* **What the task asks**
Among the lines of the material, copy those that hold the string "封号等惩罚措施".

* **Available data**
┏━━
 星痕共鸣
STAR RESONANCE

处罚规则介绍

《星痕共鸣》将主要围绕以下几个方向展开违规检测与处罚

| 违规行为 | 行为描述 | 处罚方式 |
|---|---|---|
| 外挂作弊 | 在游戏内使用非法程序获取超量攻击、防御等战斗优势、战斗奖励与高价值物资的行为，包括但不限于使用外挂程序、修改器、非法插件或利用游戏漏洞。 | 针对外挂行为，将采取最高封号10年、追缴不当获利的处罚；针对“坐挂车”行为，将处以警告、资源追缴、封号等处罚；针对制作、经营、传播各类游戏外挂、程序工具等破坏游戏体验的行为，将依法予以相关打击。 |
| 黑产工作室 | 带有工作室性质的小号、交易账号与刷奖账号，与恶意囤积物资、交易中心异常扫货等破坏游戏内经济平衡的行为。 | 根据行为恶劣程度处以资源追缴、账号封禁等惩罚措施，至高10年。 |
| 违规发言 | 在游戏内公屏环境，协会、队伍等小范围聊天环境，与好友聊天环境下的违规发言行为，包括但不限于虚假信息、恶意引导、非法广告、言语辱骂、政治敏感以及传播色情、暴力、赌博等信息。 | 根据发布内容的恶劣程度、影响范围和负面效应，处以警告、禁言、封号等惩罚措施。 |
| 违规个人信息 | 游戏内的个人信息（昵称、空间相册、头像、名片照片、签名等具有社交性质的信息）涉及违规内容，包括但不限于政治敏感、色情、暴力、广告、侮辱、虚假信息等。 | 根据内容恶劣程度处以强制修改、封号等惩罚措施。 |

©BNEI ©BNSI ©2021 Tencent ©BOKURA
┗━━
┏━━
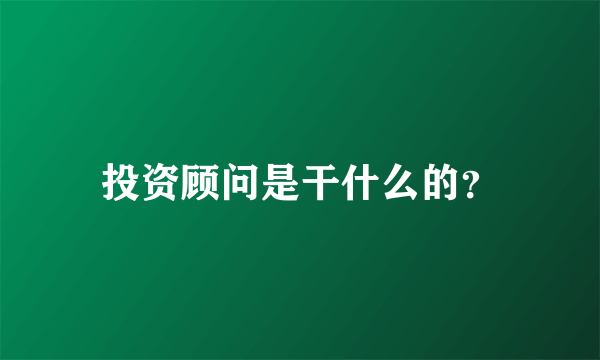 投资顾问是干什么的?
┗━━
┏━━
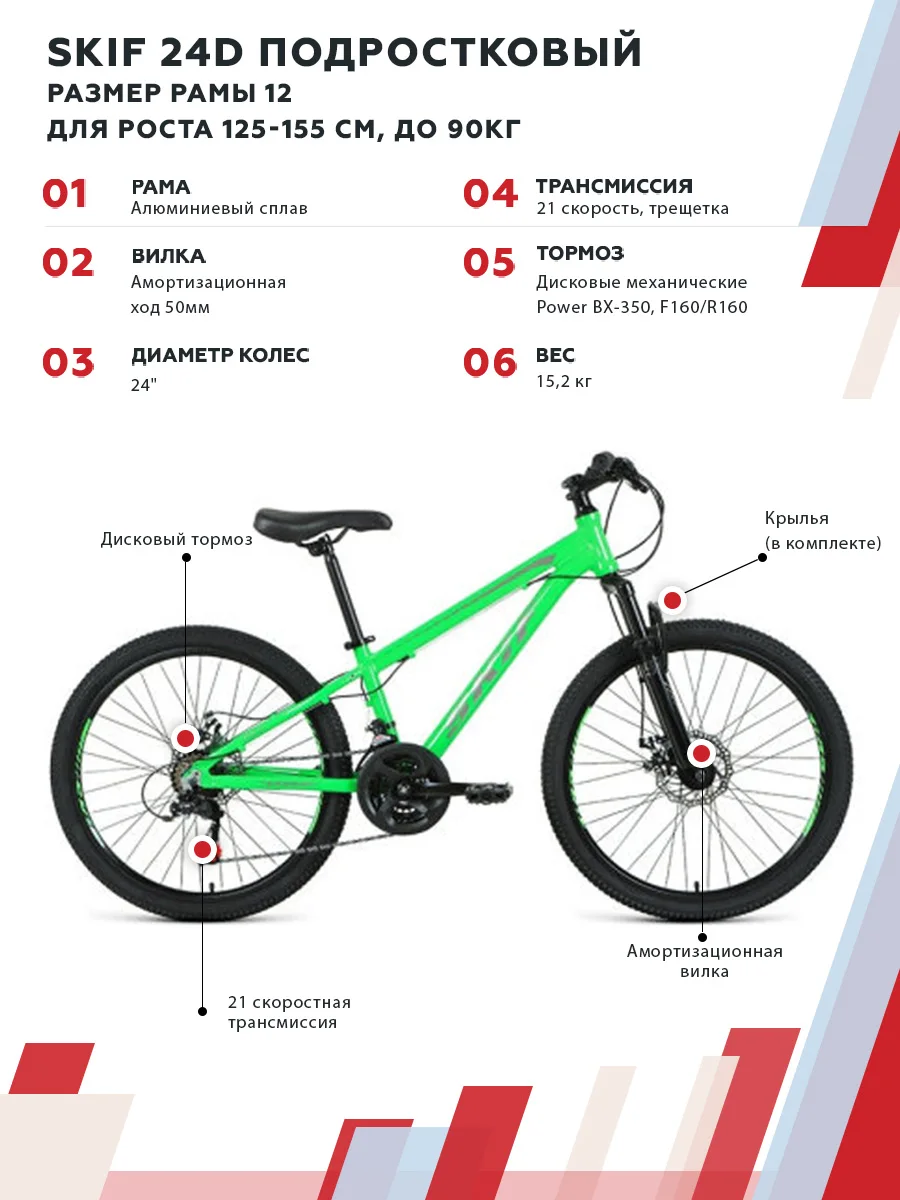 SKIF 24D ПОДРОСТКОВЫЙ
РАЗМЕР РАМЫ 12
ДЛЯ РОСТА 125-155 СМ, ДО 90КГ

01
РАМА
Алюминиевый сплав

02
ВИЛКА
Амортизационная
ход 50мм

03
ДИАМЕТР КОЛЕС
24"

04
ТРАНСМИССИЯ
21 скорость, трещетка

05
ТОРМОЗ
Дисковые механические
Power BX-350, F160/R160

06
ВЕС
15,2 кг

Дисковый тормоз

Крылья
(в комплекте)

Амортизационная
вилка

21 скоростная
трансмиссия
┗━━
* **Response**
| 违规发言 | 在游戏内公屏环境，协会、队伍等小范围聊天环境，与好友聊天环境下的违规发言行为，包括但不限于虚假信息、恶意引导、非法广告、言语辱骂、政治敏感以及传播色情、暴力、赌博等信息。 | 根据发布内容的恶劣程度、影响范围和负面效应，处以警告、禁言、封号等惩罚措施。 |
| 违规个人信息 | 游戏内的个人信息（昵称、空间相册、头像、名片照片、签名等具有社交性质的信息）涉及违规内容，包括但不限于政治敏感、色情、暴力、广告、侮辱、虚假信息等。 | 根据内容恶劣程度处以强制修改、封号等惩罚措施。 |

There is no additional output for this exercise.